The realm of small data

It’s one thing to be able to chart out a theoretical path to making huge numbers of unique and useful small molecules; it’s another matter entirely to put together the computational framework to handle everything that goes into being able to model how countless compounds may stack together to change a dynamic protein’s state into a desirable conformation.

Most AI systems rely on massive amounts of dense data to make accurate predictions. However, in fields such as life sciences—particularly drug development and clinical trials—the amount of data is sparsely distributed compared to the number of variables or features an AI model must monitor. Ironically, in these situations, traditional “big data” AI systems struggle to produce accurate results—if they can even create a predictive model from the limited data at all. Instead, new AI algorithms need to be designed to solve the problem of “small data.”

Verseon acquired Edammo in late 2022 to develop specialized AI tools for the “small data” problem internally. Edammo’s technology performs exceptionally well with small data, bringing the necessary efficiency to actually make the entire drug discovery framework work. The outcome is a brand-new AI technology called VersAI, which lowers AI prediction error rates by up to 35% compared to cutting-edge Deep Learning frameworks like Google AutoML.

With all of that, Prakash’s vision only grows larger, fueling the notion that this approach could drive personalized small molecule development. Without a doubt, the applications could be revolutionary, but they are meaningless unless there is proof that Verseon’s platform actually works.

Next-gen anticoagulants and more

Verseon is using its platform to develop first-in-class novel drugs for several indications, including diabetic retinopathy, hereditary angioedema, fatty liver disease, and some cancers.

Verseon has shown great promise in the context of anticoagulation. Verseon has used its platform to develop a new class of thrombin inhibitors, which could provide safer treatment options for many of the world’s 400 million cardiovascular disease patients. In contrast to existing anticoagulants, Verseon’s Precision Oral Anticoagulants (PROACs) demonstrate a distinctive mechanism of action that mitigates the risk of hemorrhage while effectively inhibiting the formation of perilous blood clots associated with heart attacks and strokes.

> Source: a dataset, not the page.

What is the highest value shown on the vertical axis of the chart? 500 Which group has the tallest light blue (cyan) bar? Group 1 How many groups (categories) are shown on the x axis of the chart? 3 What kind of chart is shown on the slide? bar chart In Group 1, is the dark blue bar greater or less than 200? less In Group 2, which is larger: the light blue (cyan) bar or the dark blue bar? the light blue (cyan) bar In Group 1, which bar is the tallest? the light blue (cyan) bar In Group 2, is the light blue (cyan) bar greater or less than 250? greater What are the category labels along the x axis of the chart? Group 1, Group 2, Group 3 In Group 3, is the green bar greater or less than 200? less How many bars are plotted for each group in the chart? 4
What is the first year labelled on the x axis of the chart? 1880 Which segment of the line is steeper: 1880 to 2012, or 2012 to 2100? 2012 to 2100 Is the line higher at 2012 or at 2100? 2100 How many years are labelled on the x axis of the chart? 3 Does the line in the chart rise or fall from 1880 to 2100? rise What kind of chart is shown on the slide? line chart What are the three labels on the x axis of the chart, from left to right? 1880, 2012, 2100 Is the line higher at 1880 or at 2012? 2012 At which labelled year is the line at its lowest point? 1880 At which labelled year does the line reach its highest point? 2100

Maybe Prakash is really onto something revolutionary in drug development just as he was in video processing, where his tech is now core to applications like Netflix and Zoom calls and makes Intel billions of dollars. But it is early for Prakash to suggest that Verseon is superior to its competition based on the evidence that there has yet to be an AI-generated drug make it past Phase II, let alone get approved by the FDA—Verseon hasn’t gotten there either, with their furthest programs in Phase I.

Suppose Prakash is correct and he can figure out how to use a catalog consisting of “one followed by 33 zeroes” worth of organic synthesizable compounds properly. In that case, Verseon could generate trillions of dollars per year if its programs are successful, as many of them have markets on the order of hundreds of billions of dollars. If he’s not, at least he will have spent most of his career trying to make his vision for the future of drug development a reality instead of selling out and disappearing into the world of financial ‘quant’ modeling to make money out of thin air.